By Sandra Medel, age 15, CA


I have been to many places and states throughout the years but by far my favorite place to visit is now Mexico. Visiting my grandparents in the small pueblo named Penjamo, Guanajuato where my mother and father grew up in this winter break was a fantastic experience. Spending the holidays in Mexico with my friends and family was an interesting experience because I got to learn more about my culture and traditions. I am now aware of where my family traditions come from and their meanings.
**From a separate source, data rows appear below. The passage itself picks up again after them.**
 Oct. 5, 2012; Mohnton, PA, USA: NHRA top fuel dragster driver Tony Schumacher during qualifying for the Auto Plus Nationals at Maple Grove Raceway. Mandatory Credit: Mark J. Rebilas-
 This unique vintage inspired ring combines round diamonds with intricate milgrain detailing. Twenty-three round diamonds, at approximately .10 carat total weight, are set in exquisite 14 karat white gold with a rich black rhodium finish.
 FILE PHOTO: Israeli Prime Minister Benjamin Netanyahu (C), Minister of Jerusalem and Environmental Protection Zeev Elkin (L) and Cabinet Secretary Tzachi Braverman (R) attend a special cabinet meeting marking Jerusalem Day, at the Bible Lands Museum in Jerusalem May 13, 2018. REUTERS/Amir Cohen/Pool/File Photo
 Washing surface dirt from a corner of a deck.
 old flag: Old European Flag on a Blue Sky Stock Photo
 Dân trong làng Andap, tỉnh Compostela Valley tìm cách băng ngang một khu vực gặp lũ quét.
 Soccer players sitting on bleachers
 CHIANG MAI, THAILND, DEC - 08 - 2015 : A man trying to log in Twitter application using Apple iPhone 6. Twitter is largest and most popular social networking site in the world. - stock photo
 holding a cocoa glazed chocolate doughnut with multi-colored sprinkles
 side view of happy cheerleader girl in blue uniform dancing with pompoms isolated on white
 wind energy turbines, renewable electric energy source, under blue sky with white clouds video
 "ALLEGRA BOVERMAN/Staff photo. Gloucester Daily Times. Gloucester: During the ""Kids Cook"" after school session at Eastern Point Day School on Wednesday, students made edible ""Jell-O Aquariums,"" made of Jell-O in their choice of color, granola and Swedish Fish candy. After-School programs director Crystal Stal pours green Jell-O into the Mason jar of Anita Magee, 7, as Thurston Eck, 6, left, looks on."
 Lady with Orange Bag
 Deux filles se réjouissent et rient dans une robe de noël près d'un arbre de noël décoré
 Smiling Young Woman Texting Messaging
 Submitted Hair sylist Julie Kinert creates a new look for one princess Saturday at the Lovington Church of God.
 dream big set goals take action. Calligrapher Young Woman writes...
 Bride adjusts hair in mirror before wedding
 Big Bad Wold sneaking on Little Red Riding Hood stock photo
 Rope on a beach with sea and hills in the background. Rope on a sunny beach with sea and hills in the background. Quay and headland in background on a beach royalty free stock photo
Mexico is a beautiful country and one of the main things I loved about it were the festivals and the huge parties named bailes in Spanish. In Mexico the bailes aren’t parties where an invitation by the host is needed to make them huge. The people attend the bailes to dance and to share a good time with their friends or families, filling the bailes with laughter and excitement.  Dancing Corridos, Cumbia and Norteña music and the way my body moved to a certain rhythm conveyed my pride of being a Latina.

Although the bailes are superb, the holidays are unforgettable. Christmas in Mexico isn’t the same as in America. In America the children receive presents from Santa Claus. In Mexico, Christmas is celebrated by knocking on people’s doors and collecting candy. Before receiving the candy, the homeowners present a baby Jesus they have on display. The person receiving the candy kisses the baby Jesus on the forehead and then receives the candy. The purpose of this is to honor Christmas day as the day of Jesus’s birth.

January 6th, el Dia de Reyes, is a special day in Mexico. This date marks the culmination of the twelve days of Christmas and commemorates the three men who traveled from afar bearing gifts for baby Jesus. The day is celebrated by having children place their shoe in their own living rooms and waking up the next morning to gifts and candy placed in their shoe. The candy is given by the three Reyes (kings). Christmas in America is celebrated in Mexico on the 6th of January, yet a bit differently.

Holiday celebrations are always astonishing in Mexico. The feasts are also an important role in Hispanic culture. Tamales, buñuelos, pozole, and ponche are the delicious different foods that make Christmas and New Year’s something to look forward to.

Going to Mexico from now on will always be something to look forward to. Hopefully every winter break that I visit I will learn something new about my ancestors’ traditions and how they have changed throughout the years.